Conferences Should Publish Menus

When organising conferences and other events, you often end up feeding people. This is a surprisingly fraught endeavour, but one that can be made less so with this one entirely sensible trick: Publish a menu in advance, ideally with an ingredients list.

Doing so gives people a much better understanding of whether they’re going to be able to eat anything at your event1, or whether they need to bring their own food.

People are complicated to feed. Many of us have dietary requirements of varying degrees of specificity, and many of those requirements are borderline incompatible.
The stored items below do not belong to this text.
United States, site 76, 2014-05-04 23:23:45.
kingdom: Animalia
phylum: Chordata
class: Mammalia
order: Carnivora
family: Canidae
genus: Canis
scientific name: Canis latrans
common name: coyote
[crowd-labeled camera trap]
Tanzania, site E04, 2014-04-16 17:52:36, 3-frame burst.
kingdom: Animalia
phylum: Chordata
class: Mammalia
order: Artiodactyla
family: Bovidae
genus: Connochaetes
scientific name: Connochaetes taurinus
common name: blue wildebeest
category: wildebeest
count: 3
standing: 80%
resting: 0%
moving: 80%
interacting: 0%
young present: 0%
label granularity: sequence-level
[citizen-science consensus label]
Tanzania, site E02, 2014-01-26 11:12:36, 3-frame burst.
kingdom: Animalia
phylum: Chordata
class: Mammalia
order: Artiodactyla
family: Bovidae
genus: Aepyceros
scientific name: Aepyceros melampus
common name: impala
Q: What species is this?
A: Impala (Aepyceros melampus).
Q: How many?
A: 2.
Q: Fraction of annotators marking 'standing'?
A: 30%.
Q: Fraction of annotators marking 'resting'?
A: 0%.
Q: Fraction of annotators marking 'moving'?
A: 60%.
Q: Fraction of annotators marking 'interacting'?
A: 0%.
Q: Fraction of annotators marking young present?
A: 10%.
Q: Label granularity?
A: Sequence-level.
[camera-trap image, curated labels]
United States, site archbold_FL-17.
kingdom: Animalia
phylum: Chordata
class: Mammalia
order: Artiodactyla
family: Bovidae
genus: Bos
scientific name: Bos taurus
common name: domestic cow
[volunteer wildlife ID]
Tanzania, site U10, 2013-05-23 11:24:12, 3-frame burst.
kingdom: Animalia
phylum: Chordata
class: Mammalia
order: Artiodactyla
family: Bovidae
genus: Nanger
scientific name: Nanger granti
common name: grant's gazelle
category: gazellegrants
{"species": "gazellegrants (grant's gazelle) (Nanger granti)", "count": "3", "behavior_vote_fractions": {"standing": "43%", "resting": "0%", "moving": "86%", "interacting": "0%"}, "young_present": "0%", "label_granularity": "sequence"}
As a result, trying to cater for everyone’s preferences in a large group of people is legitimately hard.

People with complicated dietary requirements are used to this, but the ambiguity is a source of considerable annoyance – it’s fine bringing your own food, but it would be nice to know if you have to bring your own food. Having this information in advance is very life improving, and is significantly lower effort for venues to provide than trying to cater for everyone would be.

In addition, there is a significant curb cut effect – even people who are well catered for will find this information life improving, because they will spend less time hunting for the one or two things they can eat, and will have a better idea of what to expect in advance – this will significantly cut down on wait times and generally improve the dining experience.

You should do this even if you think you are doing a very good job of catering for a wide variety of dietary requirements, because the reality of the range of possible dietary requirements is inevitably much larger than you think it is. e.g. I can’t eat raw onion, lamb, or broccoli, and I bet those are not things you have taken into account in your planning. By publishing information about what food you are providing, you allow people who are experts in their own dietary requirements to make that judgement.

This does not, of course, mean that once you have published these menus your obligations are done. Most people are not that hard to cater for, and yet are still reliably badly served. There is definitely low hanging fruit that it is worth any event of a sufficient size (say 20+ people) catering for by default – e.g. providing a vegan and gluten free option (a more specific example of low hanging fruit is to serve actual fruit in breaks as well as just pastries) is not that hard and will help a lot of people – but even if you decide not to do that you can still publish the menu and at least make that visible to the people it affects.

  1. This post is partially prompted by the fact that a conference managed to have an entire menu containing literally nothing I could eat.